→ **Saved data entries**:
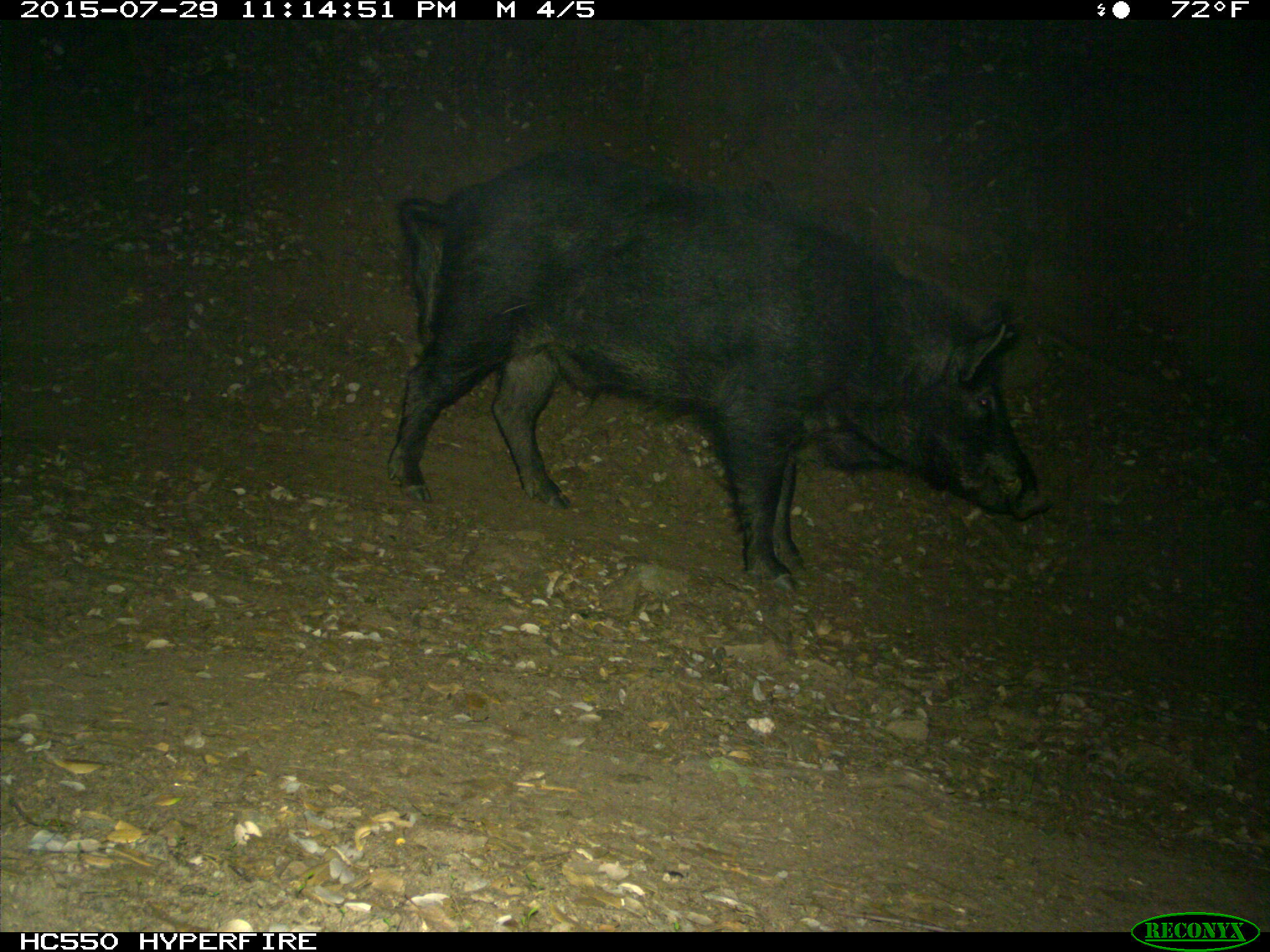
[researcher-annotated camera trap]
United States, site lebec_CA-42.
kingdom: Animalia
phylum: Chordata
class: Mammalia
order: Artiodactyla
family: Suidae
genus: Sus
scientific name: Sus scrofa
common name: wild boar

→ **Exercise**:
Reproduce exactly the lines from the one containing "kingdom: Animalia" through the last line of the records, both included, and nothing else.

→ **Exercise response**:
kingdom: Animalia
phylum: Chordata
class: Mammalia
order: Artiodactyla
family: Suidae
genus: Sus
scientific name: Sus scrofa
common name: wild boar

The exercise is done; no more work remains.